In her new memoir Open Book, Jessica Simpson reveals one of the reasons her marriage to first love Nick Lachey ended was because she didn’t know herself yet.
The first time Jessica Simpson laid eyes on Nick Lachey, she knew.
The two first crossed paths at a Hollywood Christmas party in 1998 and she thought: ‘Hello my life’, according to her upcoming memoir, Open Book.
The pop star glamour couple married in 2002 and because the public was so invested in their fairy tale romance, they were given their own reality show, which chronicled the beginning (and eventually, in 2006, the end) of their high-profile union.

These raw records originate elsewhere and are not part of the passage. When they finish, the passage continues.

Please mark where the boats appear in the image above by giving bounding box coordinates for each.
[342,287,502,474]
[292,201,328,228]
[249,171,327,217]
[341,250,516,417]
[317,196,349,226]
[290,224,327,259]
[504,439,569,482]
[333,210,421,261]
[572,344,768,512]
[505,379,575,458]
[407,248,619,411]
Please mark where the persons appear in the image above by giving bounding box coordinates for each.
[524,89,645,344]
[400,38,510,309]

Looking back, Simpson blames the couple’s marriage breakdown, at least in part, on being so young. “I didn’t know myself,” she explains in the book, as per an extract in People.

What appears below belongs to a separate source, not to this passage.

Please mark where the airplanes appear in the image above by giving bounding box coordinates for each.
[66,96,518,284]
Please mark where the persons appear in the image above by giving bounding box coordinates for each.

”I was really young and my success hadn’t really begun,” Simpson says. “[Nick] knew me as this young innocent 18-year-old that had never been introduced to the world in so many ways. I went straight from my father to him. Nick’s very smart. He was eight years older than me, but he was also very young.”
This was only compounded by the non-stop work and ongoing media pressure to be “this perfect golden couple,” she explains. “We really got crushed by the media and by ourselves.”

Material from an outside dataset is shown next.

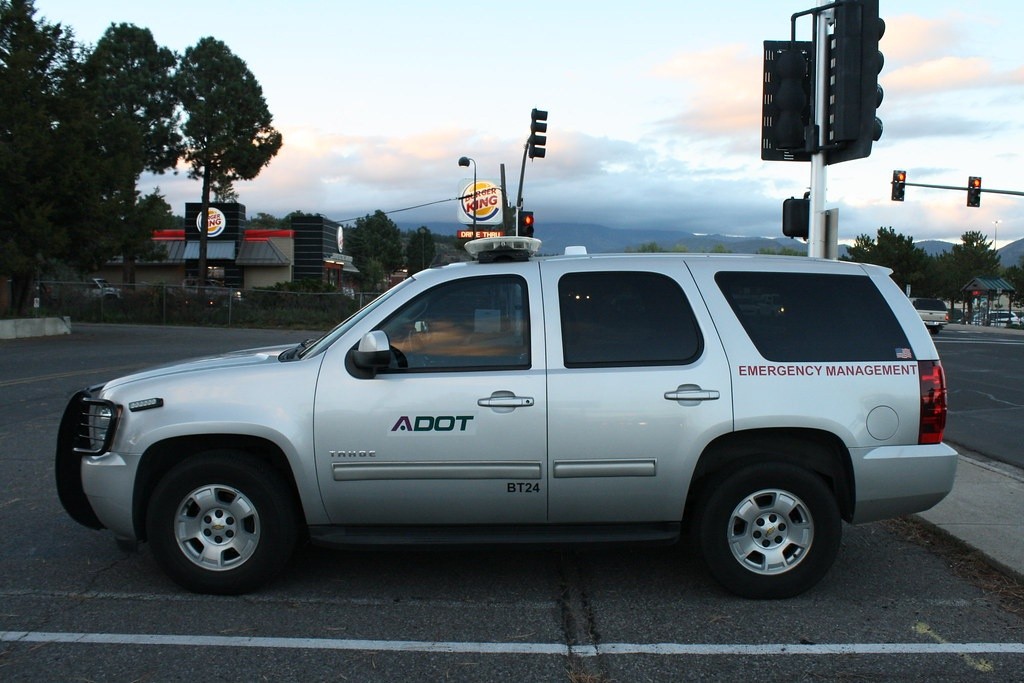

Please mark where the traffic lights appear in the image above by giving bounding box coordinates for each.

Thanks to therapy, self-examination and giving up alcohol, Simpson began to learn more about herself over the next few years, she says. In 2010, she met her now-husband Eric Johnson, with whom she has three kids: Maxwell, seven, Ace, six and 10-month-old Birdie. Lachey also got remarried to Vanessa Minnillo Lachey. They have three children together.
Simpson’s story about the end of her first love is a relatable one: most of us eventually outgrow our first loves.
We willingly throw ourselves heart-first, head-last with reckless abandon into these relationships that are intoxicating, formative and yet, for the majority, rarely forever.
Our 20s are such a significant growth period that the idea of committing to someone for eternity is a daunting prospect.
How do you know what you want in a life partner when you don’t know yourself yet? Some do, of course, but most don’t.
And while it can be painful when that relationship ends, it’s often only when we look back, as in Simpson’s case, that we can appreciate the role it played in getting us to where we are now.